The Finnish Immigration Service (Migri) examines whether the applicant: has submitted an application in another country following the Dublin II regulation (EU-countries, Norway, Iceland and Switzerland); has a family member with refugee status in said countries; has a visa or a residency permit granted by one of said countries; or has entered Finland illegally via one of the said countries. In case one of these conditions of Dublin regulation is fulfilled, another state is responsible for examining the application and Migri can return the applicant to the state responsible. At this moment Finland doesn’t return people to Greece.

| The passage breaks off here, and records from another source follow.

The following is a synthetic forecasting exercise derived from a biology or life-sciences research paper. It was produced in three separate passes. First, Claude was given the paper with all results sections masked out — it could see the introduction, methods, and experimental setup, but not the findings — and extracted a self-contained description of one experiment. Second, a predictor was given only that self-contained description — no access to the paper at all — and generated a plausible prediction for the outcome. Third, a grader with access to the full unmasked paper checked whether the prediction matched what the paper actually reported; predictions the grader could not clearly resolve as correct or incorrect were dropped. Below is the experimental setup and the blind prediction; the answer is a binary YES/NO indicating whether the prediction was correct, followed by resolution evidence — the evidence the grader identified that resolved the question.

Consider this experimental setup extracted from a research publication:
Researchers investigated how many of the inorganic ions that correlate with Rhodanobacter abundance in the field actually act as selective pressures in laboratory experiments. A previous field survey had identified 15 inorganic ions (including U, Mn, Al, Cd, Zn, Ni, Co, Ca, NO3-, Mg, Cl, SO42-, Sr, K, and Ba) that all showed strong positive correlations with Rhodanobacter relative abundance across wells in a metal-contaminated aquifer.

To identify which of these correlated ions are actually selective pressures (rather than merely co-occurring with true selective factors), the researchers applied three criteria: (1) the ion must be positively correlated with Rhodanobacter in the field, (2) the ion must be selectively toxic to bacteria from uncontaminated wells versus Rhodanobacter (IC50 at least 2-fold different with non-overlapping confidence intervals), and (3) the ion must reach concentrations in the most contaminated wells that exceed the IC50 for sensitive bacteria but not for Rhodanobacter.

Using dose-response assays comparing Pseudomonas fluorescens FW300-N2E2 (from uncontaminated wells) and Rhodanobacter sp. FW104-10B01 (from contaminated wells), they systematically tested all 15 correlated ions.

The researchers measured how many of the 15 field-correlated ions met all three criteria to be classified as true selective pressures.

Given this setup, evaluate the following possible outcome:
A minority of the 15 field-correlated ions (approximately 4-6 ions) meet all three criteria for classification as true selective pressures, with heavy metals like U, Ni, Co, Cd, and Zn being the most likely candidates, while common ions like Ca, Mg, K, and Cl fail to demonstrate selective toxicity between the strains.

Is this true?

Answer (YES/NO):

A return may not be implemented if there are “individual grounds”. Most often these are: vulnerable condition, health, pregnancy, and usually the person has to have family or relatives in Finland at the time (for an adult this means: a partner or a child minor of age; for a child arriving alone this means any family member) or fulfill another ground for a residency permit. In some cases Migri has decided not to return someone even to Sweden, when the applicant’s health has been poor. However, usually these “individual reasons” don’t count, Finland follows the Dublin regulation quite efficiently: Even pregnant persons have lately been returned and people are being returned e.g. to Hungary at the moment. In principle even video image of the applicant in another country might be sufficient grounds for the Dublin procedure, yet in the current situation the procedure is mainly based on fingerprints. (…)
Situation of Dublin deportations to Hungary: According to the Refugee Advice Centre (PAN), all Dublin deportations have at this moment been halted either by Helsinki Administrative Court or European Court of Human Rights. However it is not yet clear, whether Finland will take this into account (info from 23th September).